The growth and distribution of GM food is heavily regulated in France. Labeling is a requirement, something to which American GM food companies are totally opposed. There are no doubt big agri-businesses in France too and only one per cent of the working population is engaged in farming, but it is possible to have farm fresh produce.

Jerome talked about the weekend farmers market in his hometown Bordeaux, southwest France, where people buy fresh produce as they do in Vermont in the summer, or in India throughout the year. I asked him what the French thought about American food. In December 1999, he said, a lone French farmer demonstrated in front of McDonald’s protesting that he was fed up with American “mal-bouffe,” but the media gave the one-man protest so much publicity that overnight he became a national protest symbol. Nevertheless, he hastened to add, young people, especially in the 13-18 age group, do like to eat American fast food especially when they go to the movies.

I drew his attention to a New York Times article on GM food. It quoted Pierre Lellouche, a Gaullist member of the French Parliament committee on environmental safety, who said, “The general sense here is that Americans eat garbage food, that they’re fat and they don’t know how to eat properly.” Jerome hesitated for a moment and then replied with utmost frankness: “Yes, American food is full of fat. Vegetables are not properly cooked. They taste like plastic. Everything has the same flavour.” I was not expecting this reaction but liked his honesty.
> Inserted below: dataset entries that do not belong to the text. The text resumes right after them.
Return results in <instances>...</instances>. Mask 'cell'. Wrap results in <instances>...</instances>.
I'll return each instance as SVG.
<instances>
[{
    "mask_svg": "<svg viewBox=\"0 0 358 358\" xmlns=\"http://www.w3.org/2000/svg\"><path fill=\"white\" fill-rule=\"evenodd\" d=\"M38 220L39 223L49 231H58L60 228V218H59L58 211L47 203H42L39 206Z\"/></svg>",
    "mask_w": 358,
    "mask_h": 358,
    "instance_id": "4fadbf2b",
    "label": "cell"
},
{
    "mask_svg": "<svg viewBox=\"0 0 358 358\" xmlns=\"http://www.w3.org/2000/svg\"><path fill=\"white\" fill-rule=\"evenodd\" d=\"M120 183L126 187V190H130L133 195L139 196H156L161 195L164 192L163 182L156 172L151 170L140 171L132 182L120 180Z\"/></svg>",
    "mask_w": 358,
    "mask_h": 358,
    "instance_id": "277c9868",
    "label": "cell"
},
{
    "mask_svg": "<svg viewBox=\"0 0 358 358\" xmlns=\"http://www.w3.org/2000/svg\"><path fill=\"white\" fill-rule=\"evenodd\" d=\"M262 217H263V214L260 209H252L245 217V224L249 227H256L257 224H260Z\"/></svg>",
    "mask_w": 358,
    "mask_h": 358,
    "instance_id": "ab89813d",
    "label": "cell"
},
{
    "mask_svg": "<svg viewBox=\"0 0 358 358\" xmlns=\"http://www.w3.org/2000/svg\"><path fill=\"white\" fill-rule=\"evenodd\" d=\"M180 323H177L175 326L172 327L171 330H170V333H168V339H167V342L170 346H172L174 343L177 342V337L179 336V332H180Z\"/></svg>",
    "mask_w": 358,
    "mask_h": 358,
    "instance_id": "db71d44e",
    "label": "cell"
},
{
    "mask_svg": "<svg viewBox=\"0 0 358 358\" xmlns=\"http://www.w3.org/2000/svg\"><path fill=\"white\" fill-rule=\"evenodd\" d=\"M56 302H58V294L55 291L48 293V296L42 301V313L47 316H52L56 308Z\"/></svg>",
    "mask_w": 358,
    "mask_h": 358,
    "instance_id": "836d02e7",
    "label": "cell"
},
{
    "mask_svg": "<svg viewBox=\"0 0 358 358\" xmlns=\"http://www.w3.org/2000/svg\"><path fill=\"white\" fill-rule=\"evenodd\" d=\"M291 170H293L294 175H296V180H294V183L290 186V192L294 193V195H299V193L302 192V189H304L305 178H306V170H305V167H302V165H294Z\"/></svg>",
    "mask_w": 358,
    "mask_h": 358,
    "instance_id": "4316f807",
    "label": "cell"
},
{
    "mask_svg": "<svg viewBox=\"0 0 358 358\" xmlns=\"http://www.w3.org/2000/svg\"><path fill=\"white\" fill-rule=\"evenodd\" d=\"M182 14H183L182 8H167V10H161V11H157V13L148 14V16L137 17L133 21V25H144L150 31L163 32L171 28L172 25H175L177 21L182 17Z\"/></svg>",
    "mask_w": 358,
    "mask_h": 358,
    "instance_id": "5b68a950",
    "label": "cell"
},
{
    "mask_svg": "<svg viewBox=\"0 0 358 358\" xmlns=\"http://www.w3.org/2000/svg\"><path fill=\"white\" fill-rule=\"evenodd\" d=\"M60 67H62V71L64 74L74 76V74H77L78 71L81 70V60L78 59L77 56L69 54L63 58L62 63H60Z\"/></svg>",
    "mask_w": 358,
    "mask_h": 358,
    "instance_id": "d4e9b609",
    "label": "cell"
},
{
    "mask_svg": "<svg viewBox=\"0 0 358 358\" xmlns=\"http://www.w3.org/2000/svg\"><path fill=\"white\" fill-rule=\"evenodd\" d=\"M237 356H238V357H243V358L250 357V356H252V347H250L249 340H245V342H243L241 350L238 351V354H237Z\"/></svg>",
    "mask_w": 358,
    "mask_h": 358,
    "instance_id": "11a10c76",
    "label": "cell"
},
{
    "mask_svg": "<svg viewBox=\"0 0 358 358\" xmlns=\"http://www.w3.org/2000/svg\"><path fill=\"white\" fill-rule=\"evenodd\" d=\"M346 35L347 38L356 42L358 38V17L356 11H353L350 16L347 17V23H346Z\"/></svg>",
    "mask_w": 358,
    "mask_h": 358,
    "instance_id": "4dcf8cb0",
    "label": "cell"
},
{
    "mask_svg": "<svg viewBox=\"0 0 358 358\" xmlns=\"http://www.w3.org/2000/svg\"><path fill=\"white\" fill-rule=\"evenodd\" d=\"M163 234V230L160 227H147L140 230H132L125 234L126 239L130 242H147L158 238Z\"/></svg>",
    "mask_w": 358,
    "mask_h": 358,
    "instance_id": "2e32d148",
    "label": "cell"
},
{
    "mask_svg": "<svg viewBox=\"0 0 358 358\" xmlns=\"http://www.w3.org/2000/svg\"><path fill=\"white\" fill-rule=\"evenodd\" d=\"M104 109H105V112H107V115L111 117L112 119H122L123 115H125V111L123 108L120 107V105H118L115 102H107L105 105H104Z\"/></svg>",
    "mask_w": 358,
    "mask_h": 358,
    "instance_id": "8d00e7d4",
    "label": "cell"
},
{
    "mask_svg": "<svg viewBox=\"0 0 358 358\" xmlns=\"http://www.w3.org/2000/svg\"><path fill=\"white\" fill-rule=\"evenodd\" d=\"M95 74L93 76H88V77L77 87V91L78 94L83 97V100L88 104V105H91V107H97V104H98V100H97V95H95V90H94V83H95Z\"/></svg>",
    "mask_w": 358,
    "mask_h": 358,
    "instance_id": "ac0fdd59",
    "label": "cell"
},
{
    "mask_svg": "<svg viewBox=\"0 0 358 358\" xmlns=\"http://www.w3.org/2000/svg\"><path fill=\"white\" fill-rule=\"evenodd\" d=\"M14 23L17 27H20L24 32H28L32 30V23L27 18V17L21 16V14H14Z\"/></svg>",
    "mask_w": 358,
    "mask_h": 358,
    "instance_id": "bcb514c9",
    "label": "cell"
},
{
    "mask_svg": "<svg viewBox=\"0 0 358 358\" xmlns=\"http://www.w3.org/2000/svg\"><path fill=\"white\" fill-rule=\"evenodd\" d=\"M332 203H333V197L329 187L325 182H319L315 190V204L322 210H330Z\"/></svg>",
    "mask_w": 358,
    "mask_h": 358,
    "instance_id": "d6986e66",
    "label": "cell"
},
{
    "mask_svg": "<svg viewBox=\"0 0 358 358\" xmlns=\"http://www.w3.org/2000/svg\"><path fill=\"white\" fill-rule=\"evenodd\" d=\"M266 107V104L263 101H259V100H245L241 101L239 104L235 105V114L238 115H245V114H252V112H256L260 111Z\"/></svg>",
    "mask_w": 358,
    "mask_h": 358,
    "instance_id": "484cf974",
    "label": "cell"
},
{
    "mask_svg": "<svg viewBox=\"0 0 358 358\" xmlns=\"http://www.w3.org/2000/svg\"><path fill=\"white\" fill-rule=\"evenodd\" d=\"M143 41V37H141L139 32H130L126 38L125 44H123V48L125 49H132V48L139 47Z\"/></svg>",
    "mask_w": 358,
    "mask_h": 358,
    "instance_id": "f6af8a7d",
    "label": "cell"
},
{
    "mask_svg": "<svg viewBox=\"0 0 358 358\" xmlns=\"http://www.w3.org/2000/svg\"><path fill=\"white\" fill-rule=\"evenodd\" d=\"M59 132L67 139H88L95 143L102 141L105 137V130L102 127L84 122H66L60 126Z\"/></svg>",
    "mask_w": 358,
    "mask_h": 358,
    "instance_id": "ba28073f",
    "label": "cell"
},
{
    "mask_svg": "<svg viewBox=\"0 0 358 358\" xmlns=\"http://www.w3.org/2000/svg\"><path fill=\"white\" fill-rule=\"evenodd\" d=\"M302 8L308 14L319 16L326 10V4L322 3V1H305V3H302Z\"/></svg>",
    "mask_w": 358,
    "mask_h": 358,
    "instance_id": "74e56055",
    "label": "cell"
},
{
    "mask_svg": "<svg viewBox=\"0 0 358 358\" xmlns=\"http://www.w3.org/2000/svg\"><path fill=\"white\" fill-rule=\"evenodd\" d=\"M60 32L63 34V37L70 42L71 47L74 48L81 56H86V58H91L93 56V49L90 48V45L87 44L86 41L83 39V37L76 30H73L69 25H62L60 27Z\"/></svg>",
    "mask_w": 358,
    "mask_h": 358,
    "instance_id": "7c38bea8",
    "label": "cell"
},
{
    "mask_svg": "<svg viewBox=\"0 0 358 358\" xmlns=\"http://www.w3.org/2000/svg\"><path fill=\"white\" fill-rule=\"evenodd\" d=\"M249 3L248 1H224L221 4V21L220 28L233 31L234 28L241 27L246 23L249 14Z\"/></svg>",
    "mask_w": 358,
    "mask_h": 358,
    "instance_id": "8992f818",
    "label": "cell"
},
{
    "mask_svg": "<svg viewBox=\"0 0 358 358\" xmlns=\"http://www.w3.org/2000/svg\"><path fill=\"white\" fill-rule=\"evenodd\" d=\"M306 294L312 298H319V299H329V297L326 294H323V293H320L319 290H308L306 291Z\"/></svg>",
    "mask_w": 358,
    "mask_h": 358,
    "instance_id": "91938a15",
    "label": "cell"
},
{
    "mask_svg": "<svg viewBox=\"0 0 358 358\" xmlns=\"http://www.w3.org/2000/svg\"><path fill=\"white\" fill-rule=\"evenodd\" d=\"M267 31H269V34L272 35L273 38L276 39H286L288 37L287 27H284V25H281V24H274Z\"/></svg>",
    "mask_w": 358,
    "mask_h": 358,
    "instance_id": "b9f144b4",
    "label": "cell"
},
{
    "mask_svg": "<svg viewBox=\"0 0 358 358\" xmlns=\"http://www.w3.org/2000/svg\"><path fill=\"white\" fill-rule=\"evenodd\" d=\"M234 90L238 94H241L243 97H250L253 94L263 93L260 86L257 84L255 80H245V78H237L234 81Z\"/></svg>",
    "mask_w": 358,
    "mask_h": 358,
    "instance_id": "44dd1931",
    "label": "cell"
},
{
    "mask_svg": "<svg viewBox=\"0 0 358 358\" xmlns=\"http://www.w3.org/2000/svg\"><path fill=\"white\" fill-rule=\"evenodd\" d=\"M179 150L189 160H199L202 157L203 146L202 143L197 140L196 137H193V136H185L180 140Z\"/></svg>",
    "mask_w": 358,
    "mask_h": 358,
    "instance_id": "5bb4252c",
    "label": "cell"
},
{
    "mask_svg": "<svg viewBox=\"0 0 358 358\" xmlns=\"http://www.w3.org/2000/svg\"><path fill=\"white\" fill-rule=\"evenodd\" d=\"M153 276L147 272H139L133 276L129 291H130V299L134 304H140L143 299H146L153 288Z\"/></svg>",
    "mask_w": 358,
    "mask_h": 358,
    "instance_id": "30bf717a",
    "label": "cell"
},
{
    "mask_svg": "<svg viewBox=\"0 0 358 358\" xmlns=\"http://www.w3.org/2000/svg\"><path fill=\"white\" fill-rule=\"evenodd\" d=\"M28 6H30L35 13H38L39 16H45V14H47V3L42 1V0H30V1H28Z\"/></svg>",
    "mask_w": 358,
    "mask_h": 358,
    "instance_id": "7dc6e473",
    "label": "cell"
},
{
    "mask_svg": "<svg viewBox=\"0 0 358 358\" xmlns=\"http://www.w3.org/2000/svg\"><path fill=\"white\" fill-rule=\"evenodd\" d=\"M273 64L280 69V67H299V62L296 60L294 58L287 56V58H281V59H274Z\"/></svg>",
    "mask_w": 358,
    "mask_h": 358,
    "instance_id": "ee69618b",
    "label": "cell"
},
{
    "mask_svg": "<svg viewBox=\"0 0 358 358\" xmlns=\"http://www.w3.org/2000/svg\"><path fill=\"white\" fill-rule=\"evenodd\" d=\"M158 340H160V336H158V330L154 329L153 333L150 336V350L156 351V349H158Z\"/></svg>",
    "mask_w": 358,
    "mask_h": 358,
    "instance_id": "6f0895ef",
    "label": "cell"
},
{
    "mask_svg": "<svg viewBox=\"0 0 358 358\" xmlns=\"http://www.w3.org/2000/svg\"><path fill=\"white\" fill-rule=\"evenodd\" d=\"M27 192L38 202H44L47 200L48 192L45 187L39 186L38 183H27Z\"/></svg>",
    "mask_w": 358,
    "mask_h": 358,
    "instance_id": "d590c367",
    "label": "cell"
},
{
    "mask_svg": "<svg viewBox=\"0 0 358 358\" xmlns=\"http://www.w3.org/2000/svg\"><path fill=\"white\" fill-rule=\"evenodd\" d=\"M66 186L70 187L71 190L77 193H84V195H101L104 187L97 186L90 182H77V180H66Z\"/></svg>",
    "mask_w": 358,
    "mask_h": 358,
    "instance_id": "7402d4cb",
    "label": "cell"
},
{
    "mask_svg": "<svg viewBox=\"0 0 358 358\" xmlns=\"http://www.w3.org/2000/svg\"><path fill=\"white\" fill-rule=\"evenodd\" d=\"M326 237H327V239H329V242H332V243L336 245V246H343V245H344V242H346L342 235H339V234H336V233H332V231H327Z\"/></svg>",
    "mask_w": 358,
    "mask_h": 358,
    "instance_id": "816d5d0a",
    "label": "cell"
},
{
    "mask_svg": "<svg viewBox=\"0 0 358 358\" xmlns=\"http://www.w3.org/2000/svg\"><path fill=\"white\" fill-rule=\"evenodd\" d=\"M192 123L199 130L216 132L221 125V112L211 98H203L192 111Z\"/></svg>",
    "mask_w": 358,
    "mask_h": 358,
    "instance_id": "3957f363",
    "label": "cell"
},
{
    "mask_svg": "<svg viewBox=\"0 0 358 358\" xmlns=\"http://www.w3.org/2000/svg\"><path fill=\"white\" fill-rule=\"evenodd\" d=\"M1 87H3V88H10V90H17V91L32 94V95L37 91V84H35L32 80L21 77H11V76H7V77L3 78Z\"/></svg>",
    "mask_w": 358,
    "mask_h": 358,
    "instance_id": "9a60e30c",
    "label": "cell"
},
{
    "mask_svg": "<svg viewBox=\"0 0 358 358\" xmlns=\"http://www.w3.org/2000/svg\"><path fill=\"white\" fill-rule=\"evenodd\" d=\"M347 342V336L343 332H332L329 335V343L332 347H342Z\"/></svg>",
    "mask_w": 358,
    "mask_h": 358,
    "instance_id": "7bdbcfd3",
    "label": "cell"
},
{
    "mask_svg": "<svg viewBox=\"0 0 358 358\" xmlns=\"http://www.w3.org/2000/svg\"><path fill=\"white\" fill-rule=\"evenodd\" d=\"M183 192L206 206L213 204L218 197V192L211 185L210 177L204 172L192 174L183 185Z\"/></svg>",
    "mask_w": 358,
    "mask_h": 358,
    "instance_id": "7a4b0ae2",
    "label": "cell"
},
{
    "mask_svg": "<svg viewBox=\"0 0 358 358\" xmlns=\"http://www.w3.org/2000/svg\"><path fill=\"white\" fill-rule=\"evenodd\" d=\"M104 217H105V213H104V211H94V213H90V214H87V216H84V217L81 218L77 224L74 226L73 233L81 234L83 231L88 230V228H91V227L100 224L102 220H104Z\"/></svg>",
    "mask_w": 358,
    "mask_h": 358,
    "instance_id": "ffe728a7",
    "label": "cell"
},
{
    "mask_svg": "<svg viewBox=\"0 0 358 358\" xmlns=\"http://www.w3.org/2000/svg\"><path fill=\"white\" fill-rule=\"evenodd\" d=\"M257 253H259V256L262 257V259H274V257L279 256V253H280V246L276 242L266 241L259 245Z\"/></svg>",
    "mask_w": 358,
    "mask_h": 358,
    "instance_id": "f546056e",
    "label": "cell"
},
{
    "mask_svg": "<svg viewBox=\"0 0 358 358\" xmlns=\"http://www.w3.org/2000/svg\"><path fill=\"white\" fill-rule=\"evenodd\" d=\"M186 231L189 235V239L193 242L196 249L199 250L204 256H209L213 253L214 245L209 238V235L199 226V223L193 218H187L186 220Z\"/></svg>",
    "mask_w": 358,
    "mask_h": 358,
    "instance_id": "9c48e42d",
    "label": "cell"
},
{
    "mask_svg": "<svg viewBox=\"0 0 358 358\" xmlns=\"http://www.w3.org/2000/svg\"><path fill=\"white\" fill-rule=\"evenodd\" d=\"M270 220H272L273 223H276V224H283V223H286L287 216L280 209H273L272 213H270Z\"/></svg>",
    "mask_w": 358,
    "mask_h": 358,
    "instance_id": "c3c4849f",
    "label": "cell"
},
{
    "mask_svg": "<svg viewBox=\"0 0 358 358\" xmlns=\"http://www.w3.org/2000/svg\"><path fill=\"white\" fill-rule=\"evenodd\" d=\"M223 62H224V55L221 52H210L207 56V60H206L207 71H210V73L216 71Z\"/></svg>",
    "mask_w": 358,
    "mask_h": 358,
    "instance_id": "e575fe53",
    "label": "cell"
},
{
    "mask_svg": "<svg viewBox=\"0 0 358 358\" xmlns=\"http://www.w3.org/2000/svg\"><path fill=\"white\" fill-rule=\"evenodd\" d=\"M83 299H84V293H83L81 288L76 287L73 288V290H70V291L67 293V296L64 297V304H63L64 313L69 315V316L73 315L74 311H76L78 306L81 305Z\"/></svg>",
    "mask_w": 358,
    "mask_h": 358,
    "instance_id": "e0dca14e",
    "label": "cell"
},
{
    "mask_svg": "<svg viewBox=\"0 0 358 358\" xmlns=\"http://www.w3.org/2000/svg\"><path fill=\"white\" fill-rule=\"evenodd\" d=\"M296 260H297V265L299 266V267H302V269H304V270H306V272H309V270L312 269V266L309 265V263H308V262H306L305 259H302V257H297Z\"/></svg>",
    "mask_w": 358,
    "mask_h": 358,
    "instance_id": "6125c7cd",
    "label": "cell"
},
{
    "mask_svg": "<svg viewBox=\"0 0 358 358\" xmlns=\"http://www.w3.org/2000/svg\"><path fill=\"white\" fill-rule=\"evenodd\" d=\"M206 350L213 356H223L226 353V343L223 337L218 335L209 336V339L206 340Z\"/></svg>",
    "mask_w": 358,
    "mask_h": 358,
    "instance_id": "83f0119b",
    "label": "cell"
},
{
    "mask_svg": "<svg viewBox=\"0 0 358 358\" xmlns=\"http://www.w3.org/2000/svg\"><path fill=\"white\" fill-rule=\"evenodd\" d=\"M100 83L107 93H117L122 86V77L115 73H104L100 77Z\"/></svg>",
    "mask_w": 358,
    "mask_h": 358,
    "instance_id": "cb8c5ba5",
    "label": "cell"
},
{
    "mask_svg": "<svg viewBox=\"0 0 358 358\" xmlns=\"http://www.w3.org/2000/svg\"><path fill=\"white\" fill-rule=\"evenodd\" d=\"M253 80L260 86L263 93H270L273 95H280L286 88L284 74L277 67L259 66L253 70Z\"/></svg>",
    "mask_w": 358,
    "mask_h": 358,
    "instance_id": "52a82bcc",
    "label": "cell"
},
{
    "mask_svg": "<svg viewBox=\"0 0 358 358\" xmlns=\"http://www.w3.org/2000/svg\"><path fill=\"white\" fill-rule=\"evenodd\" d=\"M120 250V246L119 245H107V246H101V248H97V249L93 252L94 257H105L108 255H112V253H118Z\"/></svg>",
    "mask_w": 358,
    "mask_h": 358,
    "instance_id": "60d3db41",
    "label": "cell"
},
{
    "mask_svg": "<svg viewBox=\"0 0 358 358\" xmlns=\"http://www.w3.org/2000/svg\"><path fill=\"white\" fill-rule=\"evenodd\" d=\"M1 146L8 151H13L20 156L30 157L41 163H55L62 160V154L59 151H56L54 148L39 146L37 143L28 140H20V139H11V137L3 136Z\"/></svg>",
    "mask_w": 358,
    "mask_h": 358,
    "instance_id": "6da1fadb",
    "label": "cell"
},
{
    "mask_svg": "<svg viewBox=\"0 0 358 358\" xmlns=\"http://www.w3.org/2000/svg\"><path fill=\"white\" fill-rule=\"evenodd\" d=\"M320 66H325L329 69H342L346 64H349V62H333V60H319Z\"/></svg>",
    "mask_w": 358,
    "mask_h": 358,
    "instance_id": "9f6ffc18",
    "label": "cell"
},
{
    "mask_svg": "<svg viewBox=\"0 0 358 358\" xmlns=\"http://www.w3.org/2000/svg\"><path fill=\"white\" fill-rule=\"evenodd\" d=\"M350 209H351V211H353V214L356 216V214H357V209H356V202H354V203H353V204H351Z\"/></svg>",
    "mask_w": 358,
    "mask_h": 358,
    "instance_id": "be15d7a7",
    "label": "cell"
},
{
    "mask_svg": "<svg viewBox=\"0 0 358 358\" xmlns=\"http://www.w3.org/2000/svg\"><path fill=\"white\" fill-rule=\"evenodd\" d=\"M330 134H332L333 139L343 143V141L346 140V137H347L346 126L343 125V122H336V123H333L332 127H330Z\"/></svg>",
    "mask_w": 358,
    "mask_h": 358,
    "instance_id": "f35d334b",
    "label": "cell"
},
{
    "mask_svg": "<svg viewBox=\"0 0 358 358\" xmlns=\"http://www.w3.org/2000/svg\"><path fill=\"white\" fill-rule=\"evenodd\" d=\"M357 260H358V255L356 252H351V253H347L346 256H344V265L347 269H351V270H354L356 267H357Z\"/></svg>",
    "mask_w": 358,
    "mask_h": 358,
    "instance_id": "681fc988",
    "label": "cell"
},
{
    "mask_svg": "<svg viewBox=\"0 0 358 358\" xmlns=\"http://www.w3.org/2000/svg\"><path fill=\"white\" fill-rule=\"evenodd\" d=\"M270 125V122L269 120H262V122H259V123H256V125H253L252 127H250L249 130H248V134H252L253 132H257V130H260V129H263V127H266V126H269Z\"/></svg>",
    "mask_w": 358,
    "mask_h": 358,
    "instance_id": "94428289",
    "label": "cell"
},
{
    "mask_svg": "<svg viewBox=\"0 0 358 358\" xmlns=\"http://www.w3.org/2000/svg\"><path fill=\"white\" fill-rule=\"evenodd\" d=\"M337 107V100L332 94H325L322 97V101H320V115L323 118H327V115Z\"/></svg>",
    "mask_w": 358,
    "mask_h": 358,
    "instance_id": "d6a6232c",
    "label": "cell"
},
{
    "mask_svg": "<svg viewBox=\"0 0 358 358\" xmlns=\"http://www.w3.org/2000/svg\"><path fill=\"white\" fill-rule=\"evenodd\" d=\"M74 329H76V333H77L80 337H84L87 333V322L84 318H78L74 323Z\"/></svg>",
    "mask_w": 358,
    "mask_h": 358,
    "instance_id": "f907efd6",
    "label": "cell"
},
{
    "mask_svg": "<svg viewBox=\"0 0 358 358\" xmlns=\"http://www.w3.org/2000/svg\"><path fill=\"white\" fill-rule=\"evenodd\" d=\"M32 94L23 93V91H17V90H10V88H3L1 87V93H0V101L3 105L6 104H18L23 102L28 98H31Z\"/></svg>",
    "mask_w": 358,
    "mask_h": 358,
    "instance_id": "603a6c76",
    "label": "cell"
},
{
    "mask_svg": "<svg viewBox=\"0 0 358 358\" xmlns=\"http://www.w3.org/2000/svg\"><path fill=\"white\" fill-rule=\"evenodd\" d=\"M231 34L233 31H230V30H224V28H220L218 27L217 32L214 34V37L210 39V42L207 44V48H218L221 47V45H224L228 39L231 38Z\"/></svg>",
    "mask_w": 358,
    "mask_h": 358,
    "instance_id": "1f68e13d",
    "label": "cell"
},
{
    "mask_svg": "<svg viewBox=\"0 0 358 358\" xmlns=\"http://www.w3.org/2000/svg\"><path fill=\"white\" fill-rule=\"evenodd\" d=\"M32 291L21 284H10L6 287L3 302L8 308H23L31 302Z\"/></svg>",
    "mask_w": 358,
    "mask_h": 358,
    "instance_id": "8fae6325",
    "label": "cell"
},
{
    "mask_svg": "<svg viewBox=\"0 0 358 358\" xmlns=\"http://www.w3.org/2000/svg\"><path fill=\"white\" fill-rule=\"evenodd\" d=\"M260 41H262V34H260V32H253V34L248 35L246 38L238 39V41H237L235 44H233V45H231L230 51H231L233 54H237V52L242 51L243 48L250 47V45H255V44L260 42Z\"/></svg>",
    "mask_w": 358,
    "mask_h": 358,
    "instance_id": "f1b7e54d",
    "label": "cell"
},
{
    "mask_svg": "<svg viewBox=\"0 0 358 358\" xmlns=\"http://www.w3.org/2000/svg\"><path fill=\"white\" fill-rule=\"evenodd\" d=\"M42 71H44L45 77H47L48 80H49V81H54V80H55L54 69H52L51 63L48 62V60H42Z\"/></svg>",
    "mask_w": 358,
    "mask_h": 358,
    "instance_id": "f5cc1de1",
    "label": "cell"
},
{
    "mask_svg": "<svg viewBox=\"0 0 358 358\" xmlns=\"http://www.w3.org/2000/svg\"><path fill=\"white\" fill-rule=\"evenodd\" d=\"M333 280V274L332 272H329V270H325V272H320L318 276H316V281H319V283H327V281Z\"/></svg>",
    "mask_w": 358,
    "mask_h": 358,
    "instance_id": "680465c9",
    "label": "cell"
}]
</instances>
The French palate may be difficult to please, but many Indians visiting home have expressed similar prejudice: food tastes better in India, they say. In my younger days when I taught at St. Xavier’s College (Ahmedabad), we had a group of five exchange students from Harvard University. I gave some of them a crash course in Hindi and one night at a dinner I asked the group what they thought of Indian food. One of them said, “Spicy food has killed your taste buds. You don’t know what the real food tastes like.” I almost choked on the morsel. American vegetables taste like plastic and Indians’ taste buds are dead! Food generates such strong feelings in people!

But to get back to Jerome. What do the French in general think about the USA, I asked, trying to get out of the soup. Everybody in France has an American dream, he said. People envied him when they came to know that he was going to visit the USA. The French, he said, are fascinated with American technology, with America in general because everything is bigger here.

But soon the critic surfaced again and SLT Bibeyran let me have it straight: “Americans are the biggest wastrels in the world. The have lost a real sense of life. They don’t enjoy simple things, which are close to nature. They are messing up food, from the farm to the dinner plate.” President Chirac might have been too provocative in his remarks about Brits and their cuisine but he is certainly not alone how the French feel about others’ taste buds.